Exercise -> Collect each line below that contains the word "face" and copy those lines unchanged.

## Begin Data supplied

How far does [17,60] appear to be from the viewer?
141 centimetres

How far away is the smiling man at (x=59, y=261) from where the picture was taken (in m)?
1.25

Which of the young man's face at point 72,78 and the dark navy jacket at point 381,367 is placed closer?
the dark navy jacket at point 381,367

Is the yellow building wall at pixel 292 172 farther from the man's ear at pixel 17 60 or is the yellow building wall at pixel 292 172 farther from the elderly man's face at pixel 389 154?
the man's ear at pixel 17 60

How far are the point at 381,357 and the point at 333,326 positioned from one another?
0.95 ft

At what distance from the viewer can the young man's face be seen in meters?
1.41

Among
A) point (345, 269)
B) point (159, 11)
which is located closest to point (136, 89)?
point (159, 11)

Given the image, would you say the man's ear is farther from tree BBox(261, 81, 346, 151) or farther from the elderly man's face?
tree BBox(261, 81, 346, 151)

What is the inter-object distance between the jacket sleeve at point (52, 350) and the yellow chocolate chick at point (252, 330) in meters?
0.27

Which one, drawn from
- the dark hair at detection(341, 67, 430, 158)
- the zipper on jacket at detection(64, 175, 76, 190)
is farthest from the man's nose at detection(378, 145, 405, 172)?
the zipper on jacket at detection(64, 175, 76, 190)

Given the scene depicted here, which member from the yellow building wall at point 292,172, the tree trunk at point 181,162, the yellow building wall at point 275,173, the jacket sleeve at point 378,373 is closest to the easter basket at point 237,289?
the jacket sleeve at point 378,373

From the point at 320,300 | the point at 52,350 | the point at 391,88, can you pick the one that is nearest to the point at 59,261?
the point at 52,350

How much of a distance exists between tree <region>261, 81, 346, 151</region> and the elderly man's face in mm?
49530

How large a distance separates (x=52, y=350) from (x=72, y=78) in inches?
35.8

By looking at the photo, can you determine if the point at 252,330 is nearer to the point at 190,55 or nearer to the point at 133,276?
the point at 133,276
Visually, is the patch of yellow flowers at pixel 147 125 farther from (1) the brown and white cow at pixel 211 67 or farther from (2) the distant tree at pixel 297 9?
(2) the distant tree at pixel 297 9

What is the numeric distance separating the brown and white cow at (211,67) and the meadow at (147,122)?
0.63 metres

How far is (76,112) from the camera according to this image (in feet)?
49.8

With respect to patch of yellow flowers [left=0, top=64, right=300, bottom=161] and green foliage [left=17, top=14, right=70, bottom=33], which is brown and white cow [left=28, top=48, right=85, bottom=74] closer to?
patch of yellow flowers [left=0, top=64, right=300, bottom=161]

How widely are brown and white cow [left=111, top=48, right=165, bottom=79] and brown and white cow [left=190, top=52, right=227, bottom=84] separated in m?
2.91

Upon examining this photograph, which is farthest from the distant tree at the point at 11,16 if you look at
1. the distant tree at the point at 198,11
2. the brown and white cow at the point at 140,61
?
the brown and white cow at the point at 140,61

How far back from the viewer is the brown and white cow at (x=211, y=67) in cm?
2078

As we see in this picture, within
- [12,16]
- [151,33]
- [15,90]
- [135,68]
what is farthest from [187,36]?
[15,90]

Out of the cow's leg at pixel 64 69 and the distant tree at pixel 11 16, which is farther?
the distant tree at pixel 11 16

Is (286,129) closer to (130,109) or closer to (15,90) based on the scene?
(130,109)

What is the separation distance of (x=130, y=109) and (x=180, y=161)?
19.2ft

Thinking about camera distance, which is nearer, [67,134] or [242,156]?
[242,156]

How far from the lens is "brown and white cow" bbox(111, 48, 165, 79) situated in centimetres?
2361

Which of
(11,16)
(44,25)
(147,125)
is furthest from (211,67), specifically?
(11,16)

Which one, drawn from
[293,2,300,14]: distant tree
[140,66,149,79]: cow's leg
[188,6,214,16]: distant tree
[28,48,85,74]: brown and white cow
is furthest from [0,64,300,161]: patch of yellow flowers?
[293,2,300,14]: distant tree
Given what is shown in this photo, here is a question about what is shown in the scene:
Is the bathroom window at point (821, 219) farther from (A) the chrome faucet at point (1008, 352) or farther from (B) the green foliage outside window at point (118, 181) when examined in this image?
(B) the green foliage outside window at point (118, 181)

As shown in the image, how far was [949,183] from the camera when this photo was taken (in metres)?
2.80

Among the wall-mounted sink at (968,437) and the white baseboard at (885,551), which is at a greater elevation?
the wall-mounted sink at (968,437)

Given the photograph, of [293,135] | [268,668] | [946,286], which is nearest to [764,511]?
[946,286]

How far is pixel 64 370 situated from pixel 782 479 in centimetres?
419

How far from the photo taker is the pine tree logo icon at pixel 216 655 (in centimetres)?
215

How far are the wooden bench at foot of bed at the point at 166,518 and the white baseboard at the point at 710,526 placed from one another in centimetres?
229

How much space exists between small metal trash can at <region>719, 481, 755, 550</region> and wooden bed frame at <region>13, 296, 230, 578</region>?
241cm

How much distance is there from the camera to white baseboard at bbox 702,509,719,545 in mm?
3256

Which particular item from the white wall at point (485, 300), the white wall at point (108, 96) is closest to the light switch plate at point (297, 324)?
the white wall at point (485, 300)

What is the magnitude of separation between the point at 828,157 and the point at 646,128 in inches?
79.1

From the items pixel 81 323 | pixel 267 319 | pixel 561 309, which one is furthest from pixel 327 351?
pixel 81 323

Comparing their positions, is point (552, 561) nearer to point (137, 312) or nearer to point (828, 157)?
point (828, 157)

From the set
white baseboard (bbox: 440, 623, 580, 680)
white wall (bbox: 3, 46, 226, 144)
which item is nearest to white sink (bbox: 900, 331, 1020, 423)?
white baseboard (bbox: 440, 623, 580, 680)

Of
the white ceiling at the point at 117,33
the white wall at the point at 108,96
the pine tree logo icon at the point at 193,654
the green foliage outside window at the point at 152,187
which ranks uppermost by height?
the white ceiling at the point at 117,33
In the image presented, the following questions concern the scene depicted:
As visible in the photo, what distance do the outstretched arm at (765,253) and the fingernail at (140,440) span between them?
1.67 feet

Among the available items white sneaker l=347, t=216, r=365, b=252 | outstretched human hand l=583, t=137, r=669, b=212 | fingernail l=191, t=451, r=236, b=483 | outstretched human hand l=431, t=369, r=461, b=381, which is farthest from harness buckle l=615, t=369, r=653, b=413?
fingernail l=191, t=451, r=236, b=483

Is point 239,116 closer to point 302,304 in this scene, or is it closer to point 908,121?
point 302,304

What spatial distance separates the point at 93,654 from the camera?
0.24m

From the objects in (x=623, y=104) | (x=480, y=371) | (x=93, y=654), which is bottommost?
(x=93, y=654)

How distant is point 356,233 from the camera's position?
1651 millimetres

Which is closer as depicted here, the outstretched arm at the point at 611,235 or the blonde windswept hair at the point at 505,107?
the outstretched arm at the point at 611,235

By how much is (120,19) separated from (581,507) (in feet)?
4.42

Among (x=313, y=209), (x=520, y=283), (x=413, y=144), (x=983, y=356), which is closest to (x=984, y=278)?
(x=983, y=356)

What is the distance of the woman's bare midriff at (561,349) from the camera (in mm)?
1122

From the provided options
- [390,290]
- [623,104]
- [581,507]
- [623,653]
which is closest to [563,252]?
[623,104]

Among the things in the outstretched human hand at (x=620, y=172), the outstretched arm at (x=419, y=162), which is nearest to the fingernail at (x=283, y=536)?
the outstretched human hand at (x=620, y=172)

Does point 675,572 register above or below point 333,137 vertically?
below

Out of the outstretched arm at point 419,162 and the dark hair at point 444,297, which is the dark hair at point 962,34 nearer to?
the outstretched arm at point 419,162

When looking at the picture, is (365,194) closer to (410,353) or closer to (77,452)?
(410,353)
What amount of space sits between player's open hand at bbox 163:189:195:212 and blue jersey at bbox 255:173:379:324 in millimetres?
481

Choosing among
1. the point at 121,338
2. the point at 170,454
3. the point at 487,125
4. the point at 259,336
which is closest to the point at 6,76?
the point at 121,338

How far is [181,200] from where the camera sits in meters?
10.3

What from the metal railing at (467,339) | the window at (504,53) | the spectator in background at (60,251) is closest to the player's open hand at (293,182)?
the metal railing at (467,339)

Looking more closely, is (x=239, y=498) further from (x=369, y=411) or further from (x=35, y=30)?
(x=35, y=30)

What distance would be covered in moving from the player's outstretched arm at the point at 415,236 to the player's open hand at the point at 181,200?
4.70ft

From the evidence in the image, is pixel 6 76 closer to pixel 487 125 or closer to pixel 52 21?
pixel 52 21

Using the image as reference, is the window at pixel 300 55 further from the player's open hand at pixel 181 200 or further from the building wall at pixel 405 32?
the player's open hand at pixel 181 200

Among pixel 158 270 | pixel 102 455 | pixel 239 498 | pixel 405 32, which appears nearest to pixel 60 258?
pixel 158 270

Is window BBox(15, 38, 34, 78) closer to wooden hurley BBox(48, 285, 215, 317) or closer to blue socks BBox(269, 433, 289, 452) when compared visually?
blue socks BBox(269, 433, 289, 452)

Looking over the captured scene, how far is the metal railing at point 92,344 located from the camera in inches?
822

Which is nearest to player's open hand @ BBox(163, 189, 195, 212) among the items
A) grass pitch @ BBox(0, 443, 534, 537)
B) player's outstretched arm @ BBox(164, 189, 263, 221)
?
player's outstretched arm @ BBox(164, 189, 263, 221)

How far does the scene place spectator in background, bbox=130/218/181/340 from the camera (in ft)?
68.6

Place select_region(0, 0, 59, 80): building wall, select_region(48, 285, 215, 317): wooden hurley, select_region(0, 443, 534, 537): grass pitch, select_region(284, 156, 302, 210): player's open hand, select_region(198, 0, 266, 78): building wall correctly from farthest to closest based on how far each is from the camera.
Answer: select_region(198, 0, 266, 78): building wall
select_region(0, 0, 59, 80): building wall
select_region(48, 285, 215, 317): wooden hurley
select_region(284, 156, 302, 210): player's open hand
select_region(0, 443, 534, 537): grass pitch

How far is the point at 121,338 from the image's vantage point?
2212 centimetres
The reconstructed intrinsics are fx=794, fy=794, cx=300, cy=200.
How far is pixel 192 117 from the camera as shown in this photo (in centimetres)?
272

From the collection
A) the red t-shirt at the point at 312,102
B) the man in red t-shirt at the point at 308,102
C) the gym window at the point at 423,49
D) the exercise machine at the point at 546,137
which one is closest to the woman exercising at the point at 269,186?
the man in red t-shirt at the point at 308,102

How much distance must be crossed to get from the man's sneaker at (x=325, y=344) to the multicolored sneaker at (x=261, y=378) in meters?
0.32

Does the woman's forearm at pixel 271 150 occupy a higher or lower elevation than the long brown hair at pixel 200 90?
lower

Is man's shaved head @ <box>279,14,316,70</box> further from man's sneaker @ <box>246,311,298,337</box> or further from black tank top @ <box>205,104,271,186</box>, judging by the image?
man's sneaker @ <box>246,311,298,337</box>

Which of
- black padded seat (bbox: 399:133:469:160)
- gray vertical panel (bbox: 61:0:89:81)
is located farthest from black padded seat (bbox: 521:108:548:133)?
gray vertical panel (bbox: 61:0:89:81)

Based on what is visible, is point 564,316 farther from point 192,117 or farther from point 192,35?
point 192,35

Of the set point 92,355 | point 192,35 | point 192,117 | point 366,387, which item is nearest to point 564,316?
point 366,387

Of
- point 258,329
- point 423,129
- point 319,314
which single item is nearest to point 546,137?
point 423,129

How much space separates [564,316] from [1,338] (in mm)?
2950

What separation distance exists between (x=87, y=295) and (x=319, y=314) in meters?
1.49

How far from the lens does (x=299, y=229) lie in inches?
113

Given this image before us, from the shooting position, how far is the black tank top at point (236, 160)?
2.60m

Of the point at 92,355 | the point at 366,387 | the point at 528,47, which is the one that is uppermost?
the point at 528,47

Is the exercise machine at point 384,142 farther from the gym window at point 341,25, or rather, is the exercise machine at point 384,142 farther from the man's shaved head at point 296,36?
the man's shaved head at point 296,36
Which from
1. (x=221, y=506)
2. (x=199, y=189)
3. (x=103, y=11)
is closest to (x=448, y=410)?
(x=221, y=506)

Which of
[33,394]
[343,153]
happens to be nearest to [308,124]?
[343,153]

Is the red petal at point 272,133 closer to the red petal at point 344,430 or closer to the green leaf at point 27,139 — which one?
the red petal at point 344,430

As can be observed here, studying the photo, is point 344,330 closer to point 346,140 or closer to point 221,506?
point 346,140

## End Data supplied

Reply to the exercise ->
Which of the young man's face at point 72,78 and the dark navy jacket at point 381,367 is placed closer?
Is the yellow building wall at pixel 292 172 farther from the man's ear at pixel 17 60 or is the yellow building wall at pixel 292 172 farther from the elderly man's face at pixel 389 154?
At what distance from the viewer can the young man's face be seen in meters?
Given the image, would you say the man's ear is farther from tree BBox(261, 81, 346, 151) or farther from the elderly man's face?
How much of a distance exists between tree <region>261, 81, 346, 151</region> and the elderly man's face in mm?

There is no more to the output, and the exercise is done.